• INSTRUCTIONS FOR THE TASK: Reproduce the part of the forum post on recrawling with Nutch starting at "another thing is" and ending at "intial clean crawl.".

RE: how to force nutch to do a recrawl

Posted by BELLINI ADAM <mb...@msn.com>.
yes just add those config in the nutch-site.xml and it should work.   but are you going to recrawl every hour ??? i see 3600 secondes !!

another thing is  you have to make an initial clean crawl with the new fetchtime , because in the crawldb it will not change the fetch time automaticly . (in my case it didnt change, i just deleted the crawldb and made a clean crawl and it works)
mabe someone can tell you how to change the fecthtime in the crawldb without deleting it for an intial clean crawl.

thx


> Subject: RE: how to force nutch to do a recrawl
> Date: Mon, 14 Dec 2009 11:26:31 -0500
> From: Vijaya_Peters@sra.com
> To: nutch-user@lucene.apache.org
> 
> Adam,
> I finally go the command to work on another server (see below).  to
> change the retry interval, should I just add the two properties into
> nutch-site.xml (though I tried this before and it didn't work):
> 
> http://mysite/	Version: 7
> Status: 2 (db_fetched)
> Fetch time: Fri Jan 08 15:42:33 EST 2010  
> Modified time: Wed Dec 31 19:00:00 EST 1969
> Retries since fetch: 0
> Retry interval: 2592000 seconds (30 days)

• DATA EXCERPTS:
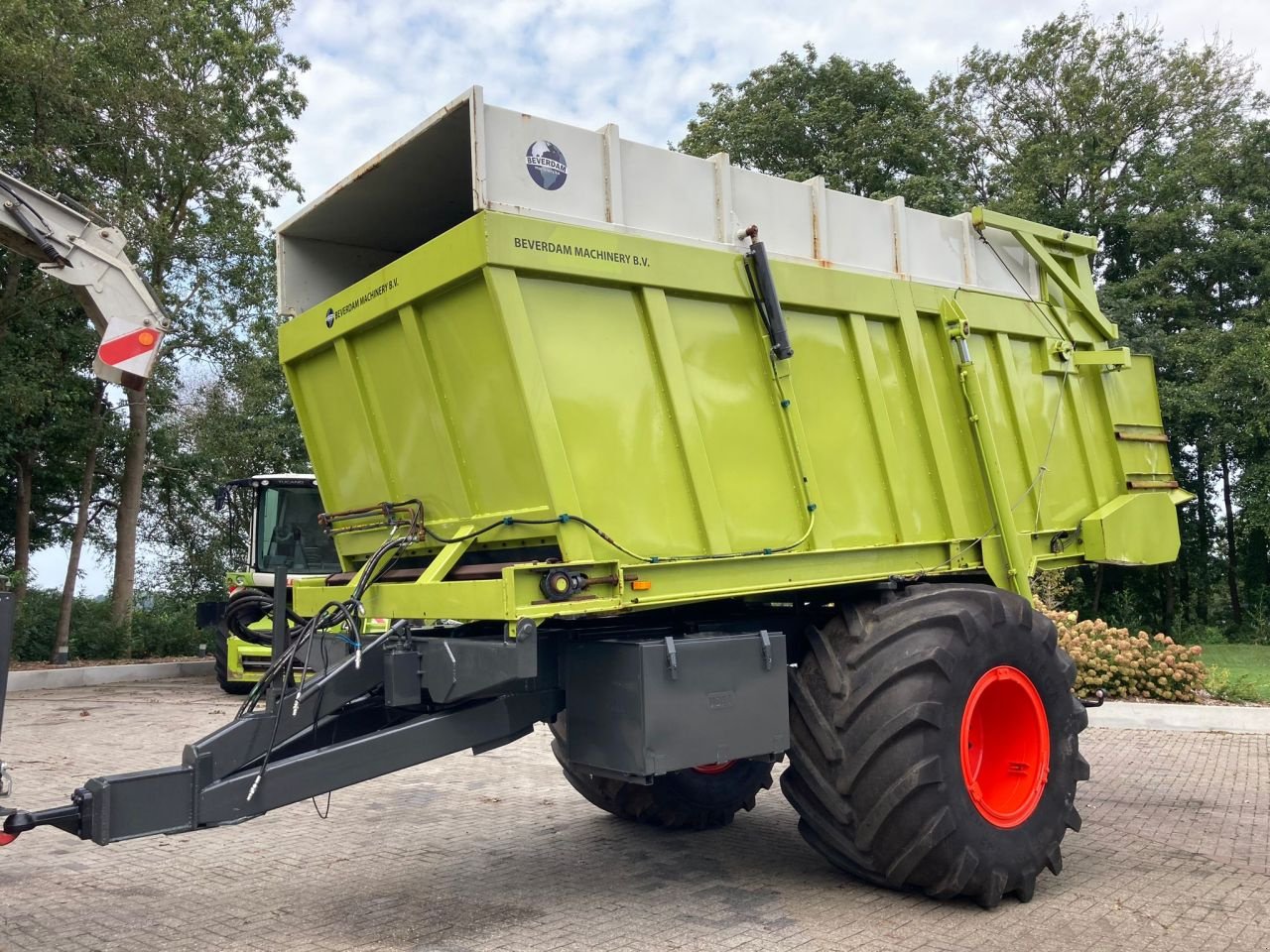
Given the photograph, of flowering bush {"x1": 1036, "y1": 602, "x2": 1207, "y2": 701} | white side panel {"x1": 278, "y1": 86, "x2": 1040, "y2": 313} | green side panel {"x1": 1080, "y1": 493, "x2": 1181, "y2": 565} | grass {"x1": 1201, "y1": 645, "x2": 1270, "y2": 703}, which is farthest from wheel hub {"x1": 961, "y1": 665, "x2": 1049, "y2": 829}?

...

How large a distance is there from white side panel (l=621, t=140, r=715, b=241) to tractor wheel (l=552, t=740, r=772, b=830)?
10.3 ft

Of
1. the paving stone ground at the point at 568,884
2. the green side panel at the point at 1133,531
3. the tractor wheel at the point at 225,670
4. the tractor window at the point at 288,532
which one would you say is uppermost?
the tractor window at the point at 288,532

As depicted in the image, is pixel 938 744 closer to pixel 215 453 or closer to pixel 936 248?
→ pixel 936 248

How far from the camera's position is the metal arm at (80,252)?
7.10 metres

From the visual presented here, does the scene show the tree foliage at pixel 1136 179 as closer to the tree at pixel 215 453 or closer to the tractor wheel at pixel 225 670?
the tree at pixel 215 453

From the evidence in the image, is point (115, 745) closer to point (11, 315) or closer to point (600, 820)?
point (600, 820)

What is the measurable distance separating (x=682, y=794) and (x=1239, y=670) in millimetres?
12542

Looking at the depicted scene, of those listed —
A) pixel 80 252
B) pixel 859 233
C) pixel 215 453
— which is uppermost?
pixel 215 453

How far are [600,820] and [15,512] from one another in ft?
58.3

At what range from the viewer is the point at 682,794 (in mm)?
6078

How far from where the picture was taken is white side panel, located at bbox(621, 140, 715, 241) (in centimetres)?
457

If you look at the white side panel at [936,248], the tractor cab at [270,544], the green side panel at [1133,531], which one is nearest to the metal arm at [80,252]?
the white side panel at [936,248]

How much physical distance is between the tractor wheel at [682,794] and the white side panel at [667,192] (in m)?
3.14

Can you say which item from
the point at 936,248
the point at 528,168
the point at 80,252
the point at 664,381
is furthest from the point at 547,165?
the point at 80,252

--

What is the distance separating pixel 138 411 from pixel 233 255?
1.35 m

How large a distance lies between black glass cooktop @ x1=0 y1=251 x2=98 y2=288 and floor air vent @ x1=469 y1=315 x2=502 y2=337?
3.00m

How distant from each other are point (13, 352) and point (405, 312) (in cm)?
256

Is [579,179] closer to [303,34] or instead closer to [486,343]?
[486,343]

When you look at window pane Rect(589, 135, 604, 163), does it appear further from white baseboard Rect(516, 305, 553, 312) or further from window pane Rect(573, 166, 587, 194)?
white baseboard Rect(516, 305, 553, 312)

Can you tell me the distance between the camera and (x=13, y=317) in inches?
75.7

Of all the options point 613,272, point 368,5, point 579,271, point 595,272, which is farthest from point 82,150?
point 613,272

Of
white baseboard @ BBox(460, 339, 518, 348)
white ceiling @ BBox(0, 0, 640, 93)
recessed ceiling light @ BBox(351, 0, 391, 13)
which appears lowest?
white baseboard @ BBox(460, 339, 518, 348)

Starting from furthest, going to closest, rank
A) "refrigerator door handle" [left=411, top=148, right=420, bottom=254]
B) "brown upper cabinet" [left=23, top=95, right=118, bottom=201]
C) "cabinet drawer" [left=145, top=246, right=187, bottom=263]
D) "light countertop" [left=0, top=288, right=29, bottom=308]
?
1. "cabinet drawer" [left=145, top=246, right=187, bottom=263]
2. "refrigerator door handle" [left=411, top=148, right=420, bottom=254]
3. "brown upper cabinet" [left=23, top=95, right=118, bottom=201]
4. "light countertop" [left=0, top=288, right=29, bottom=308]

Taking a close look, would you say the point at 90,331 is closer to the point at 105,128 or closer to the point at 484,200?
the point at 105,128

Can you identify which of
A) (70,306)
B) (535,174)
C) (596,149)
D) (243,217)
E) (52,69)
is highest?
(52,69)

• THE REPLY:
another thing is  you have to make an initial clean crawl with the new fetchtime , because in the crawldb it will not change the fetch time automaticly . (in my case it didnt change, i just deleted the crawldb and made a clean crawl and it works)
mabe someone can tell you how to change the fecthtime in the crawldb without deleting it for an intial clean crawl.